Below me, the dog stopped keening at the same moment and lay down on the ground beside the door. When I stepped away, it looked up at me once with a gaze of pure distilled pain and reproach. In those eyes I could see reflected every victim that had ever looked at me in the last three decades of my waking life. Then the animal turned its head away and licked apathetically at its injured rear legs.
For a split second, something geysered through the cold crust of the betathanatine.
I went back to the door the animal had emerged from, drawing the shard gun on my way and swung through, holding the weapon in both hands before me. The room beyond was spacious and pastel-coloured with quaint two-dimensional framed pictures on the walls. A massive four poster bed with translucent drapes occupied the centre. Seated on the edge of the bed was a distinguished-looking man in his forties, naked from the waist down. Above the waist, he appeared to be wearing formal evening dress which clashed badly with the heavy-duty canvas work gloves he had pulled up to both elbows. He was bent over, cleaning himself between the legs with a damp white cloth.
As I advanced into the room, he glanced up.
“Jack? You finished al—” He stared at the gun in my hands without comprehension, then as the muzzle came to within half a metre of his face a note of asperity crept into his voice. “Listen, I didn’t dial for this routine.”
“On the house,” I said dispassionately, and watched as the clutch of monomolecular shards tore his face apart. His hands flew up from between his legs to cover the wounds and he flopped over sideways on the bed, gut-deep noises grinding out of him as he died.

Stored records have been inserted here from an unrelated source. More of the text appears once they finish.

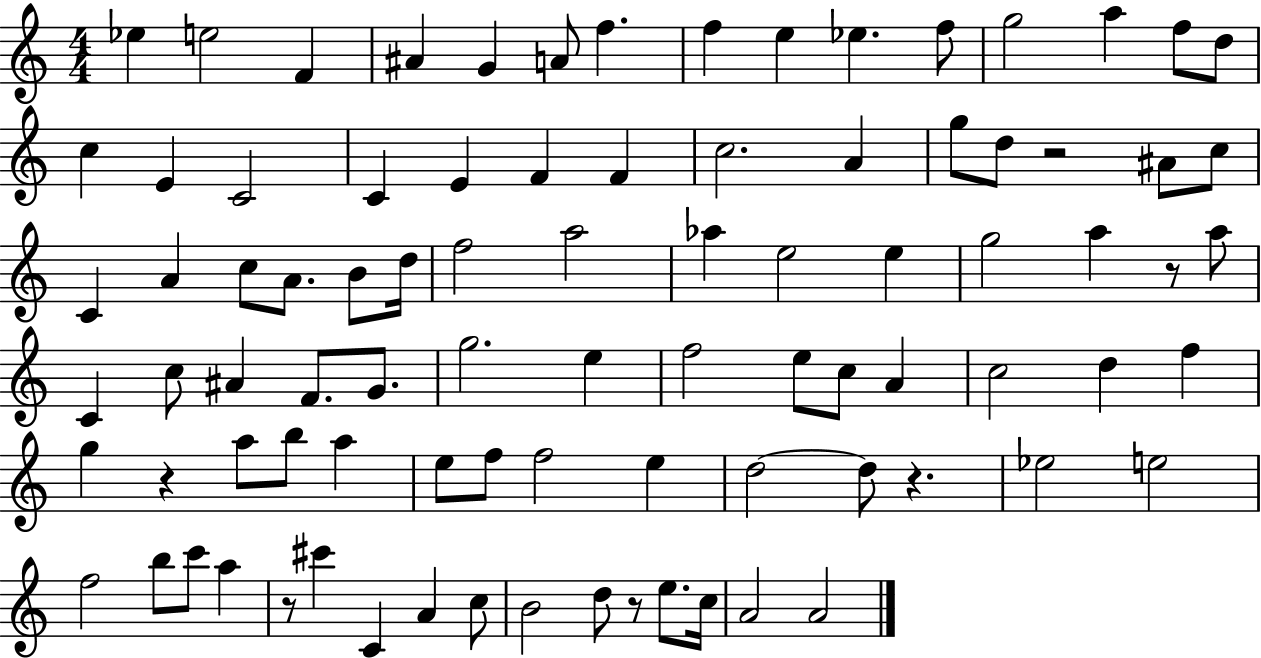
X:1
T:Untitled
M:4/4
L:1/4
K:C
_e e2 F ^A G A/2 f f e _e f/2 g2 a f/2 d/2 c E C2 C E F F c2 A g/2 d/2 z2 ^A/2 c/2 C A c/2 A/2 B/2 d/4 f2 a2 _a e2 e g2 a z/2 a/2 C c/2 ^A F/2 G/2 g2 e f2 e/2 c/2 A c2 d f g z a/2 b/2 a e/2 f/2 f2 e d2 d/2 z _e2 e2 f2 b/2 c'/2 a z/2 ^c' C A c/2 B2 d/2 z/2 e/2 c/4 A2 A2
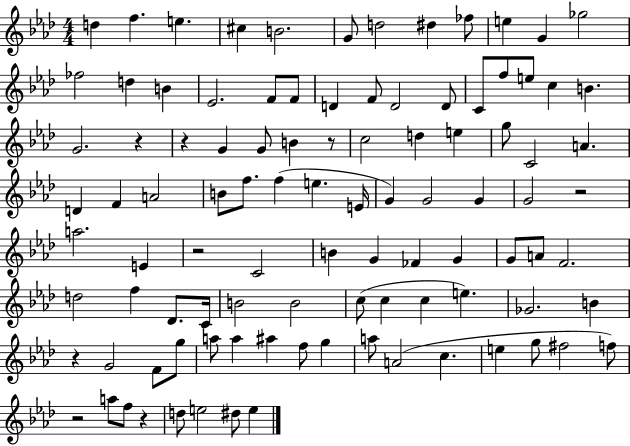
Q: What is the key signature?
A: AES major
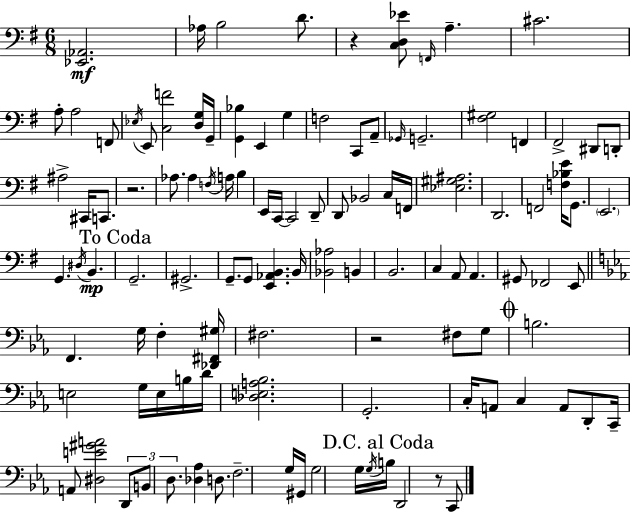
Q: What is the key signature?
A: G major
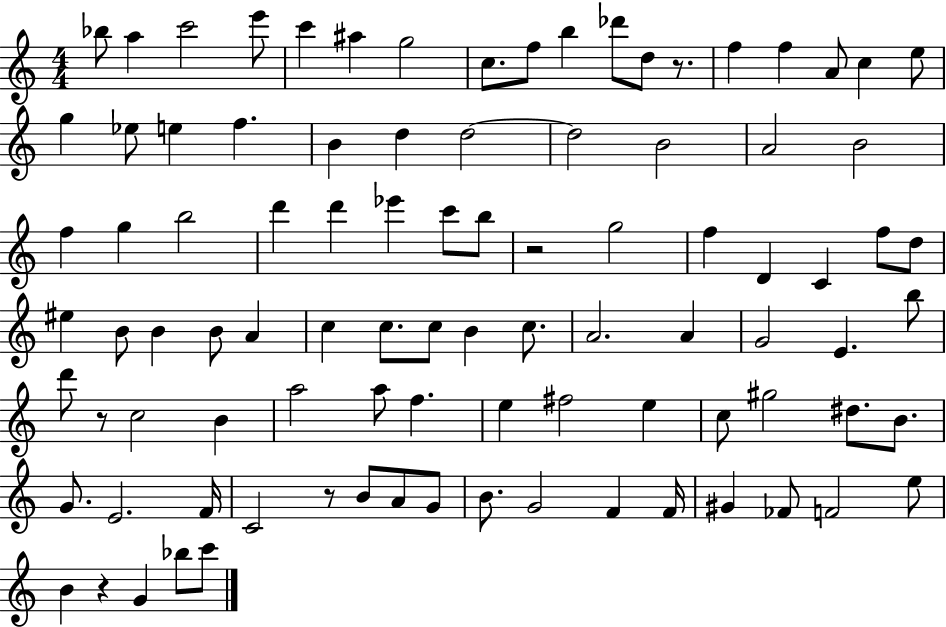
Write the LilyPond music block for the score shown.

{
  \clef treble
  \numericTimeSignature
  \time 4/4
  \key c \major
  bes''8 a''4 c'''2 e'''8 | c'''4 ais''4 g''2 | c''8. f''8 b''4 des'''8 d''8 r8. | f''4 f''4 a'8 c''4 e''8 | \break g''4 ees''8 e''4 f''4. | b'4 d''4 d''2~~ | d''2 b'2 | a'2 b'2 | \break f''4 g''4 b''2 | d'''4 d'''4 ees'''4 c'''8 b''8 | r2 g''2 | f''4 d'4 c'4 f''8 d''8 | \break eis''4 b'8 b'4 b'8 a'4 | c''4 c''8. c''8 b'4 c''8. | a'2. a'4 | g'2 e'4. b''8 | \break d'''8 r8 c''2 b'4 | a''2 a''8 f''4. | e''4 fis''2 e''4 | c''8 gis''2 dis''8. b'8. | \break g'8. e'2. f'16 | c'2 r8 b'8 a'8 g'8 | b'8. g'2 f'4 f'16 | gis'4 fes'8 f'2 e''8 | \break b'4 r4 g'4 bes''8 c'''8 | \bar "|."
}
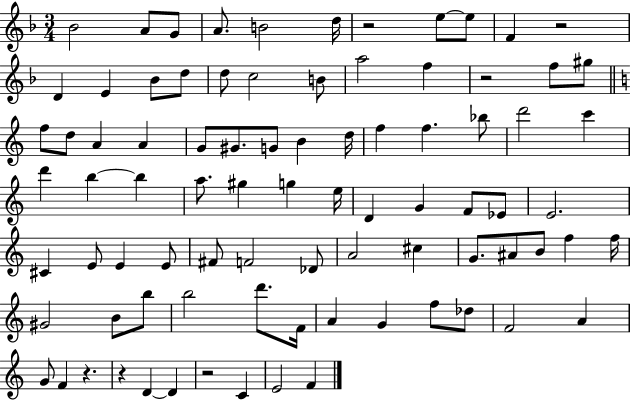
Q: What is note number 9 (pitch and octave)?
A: F4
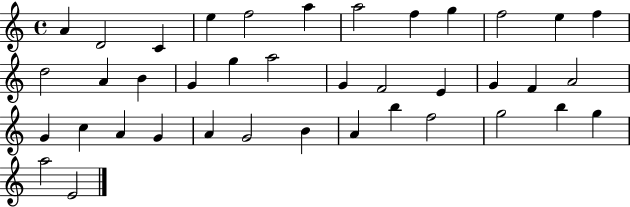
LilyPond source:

{
  \clef treble
  \time 4/4
  \defaultTimeSignature
  \key c \major
  a'4 d'2 c'4 | e''4 f''2 a''4 | a''2 f''4 g''4 | f''2 e''4 f''4 | \break d''2 a'4 b'4 | g'4 g''4 a''2 | g'4 f'2 e'4 | g'4 f'4 a'2 | \break g'4 c''4 a'4 g'4 | a'4 g'2 b'4 | a'4 b''4 f''2 | g''2 b''4 g''4 | \break a''2 e'2 | \bar "|."
}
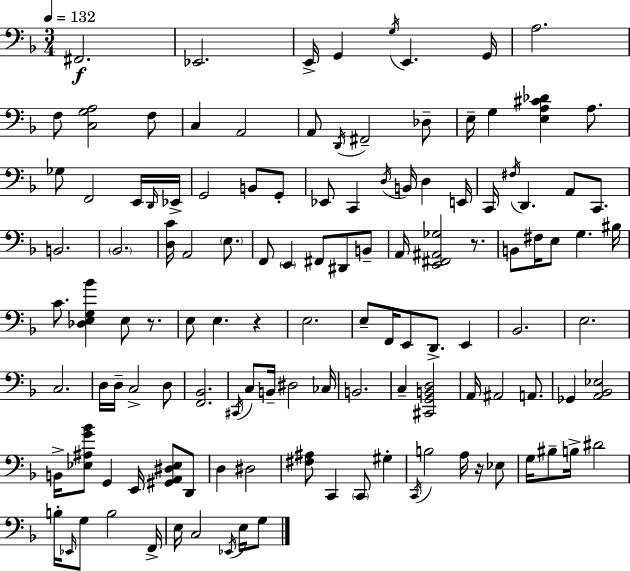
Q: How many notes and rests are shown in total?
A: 123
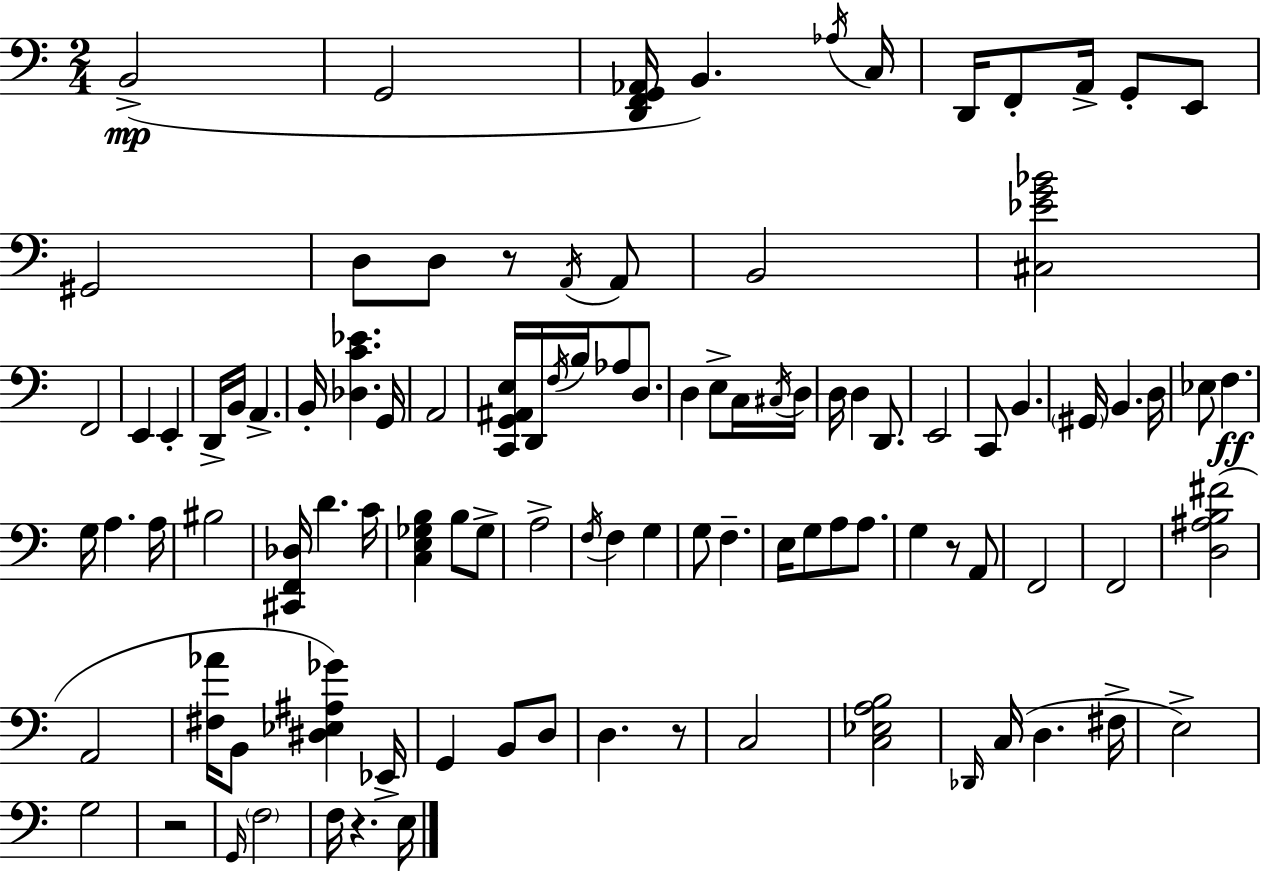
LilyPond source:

{
  \clef bass
  \numericTimeSignature
  \time 2/4
  \key c \major
  b,2->(\mp | g,2 | <d, f, g, aes,>16 b,4.) \acciaccatura { aes16 } | c16 d,16 f,8-. a,16-> g,8-. e,8 | \break gis,2 | d8 d8 r8 \acciaccatura { a,16 } | a,8 b,2 | <cis ees' g' bes'>2 | \break f,2 | e,4 e,4-. | d,16-> b,16 a,4.-> | b,16-. <des c' ees'>4. | \break g,16 a,2 | <c, g, ais, e>16 d,16 \acciaccatura { f16 } b16 aes8 | d8. d4 e8-> | c16 \acciaccatura { cis16 } d16 d16 d4 | \break d,8. e,2 | c,8 b,4. | \parenthesize gis,16 b,4. | d16 ees8 f4.\ff | \break g16 a4. | a16 bis2 | <cis, f, des>16 d'4. | c'16 <c e ges b>4 | \break b8 ges8-> a2-> | \acciaccatura { f16 } f4 | g4 g8 f4.-- | e16 g8 | \break a8 a8. g4 | r8 a,8 f,2 | f,2 | <d ais b fis'>2( | \break a,2 | <fis aes'>16 b,8 | <dis ees ais ges'>4) ees,16-> g,4 | b,8 d8 d4. | \break r8 c2 | <c ees a b>2 | \grace { des,16 }( c16 d4. | fis16-> e2->) | \break g2 | r2 | \grace { g,16 } \parenthesize f2 | f16 | \break r4. e16 \bar "|."
}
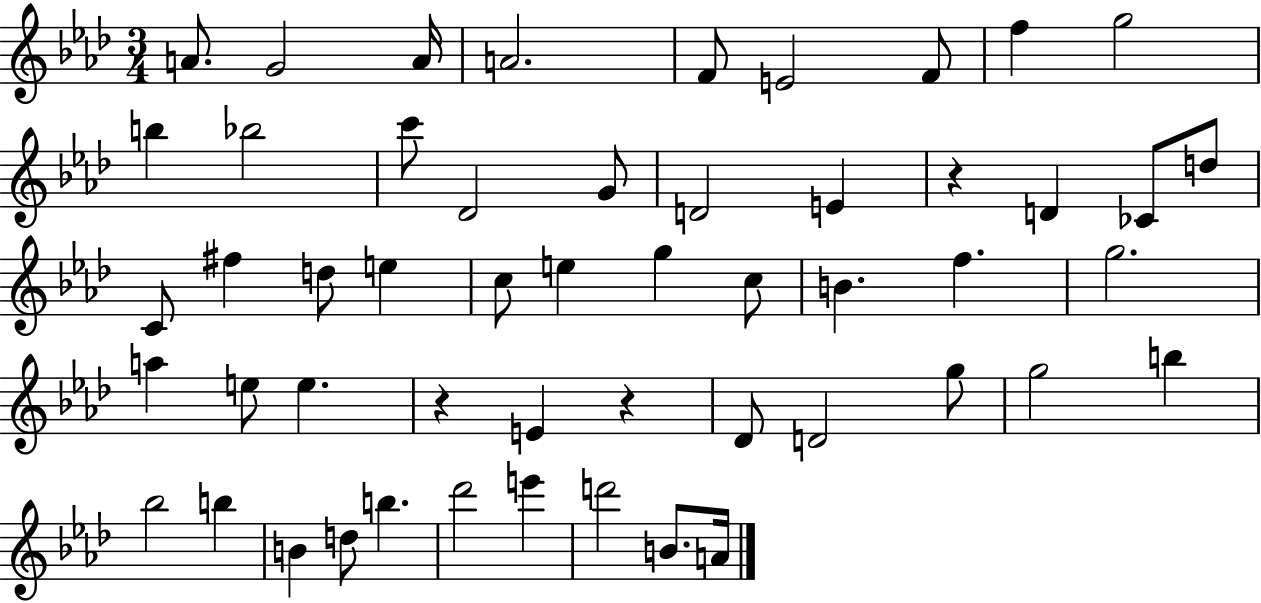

With the mission time display flaring red in the corner of my vision, I backed out of the room. The injured animal outside the door opposite did not look up as I approached. I knelt and laid one hand gently on the matted fur. The head lifted and the keening rose in the throat again. I set down the shard gun and tensed my empty hand. The neural sheath delivered the Tebbit knife, glinting.
After, I cleaned the blade on the fur, resheathed the knife and picked up the shard gun, all with the unhurried calm of the Reaper. Then I moved silently to the connecting corridor. Deep in the diamond serenity of the drug something was nagging at me, but the Reaper would not let me worry about it.
As indicated on Elliott’s stolen blueprints the cross corridor led to a set of stairs, carpeted in the same orgiastic pattern as the main thoroughfare. I moved warily down the steps, gun tracking the open space ahead, proximity sense spread like a radar net before me. Nothing stirred. Kawahara must have battened down all the hatches just in case Ortega and her crew saw something inconvenient while they were on the premises.
Two levels down, I stepped off the stairs and followed my memory of the blueprints through a mesh of corridors until I was reasonably sure that the door to Kawahara’s quarters was around the next corner. With my back to the wall, I slid up to the corner and waited, breathing shallowly. The proximity sense said there was someone at the door around the corner, possibly more than one person, and I picked up the faint tang of cigarette smoke. I dropped to my knees, checked my surroundings and then lowered my face to the ground. With one cheek brushing the pile of the carpet, I eased my head around the corner.
A man and a woman stood by the door, similarly dressed in green coveralls. The woman was smoking. Although each of them had stunguns holstered importantly at their belts, they looked more like technical staff than security attendants. I relaxed fractionally and settled down to wait some more. In the corner of my eye, the minutes of mission time pulsed like an overstressed vein.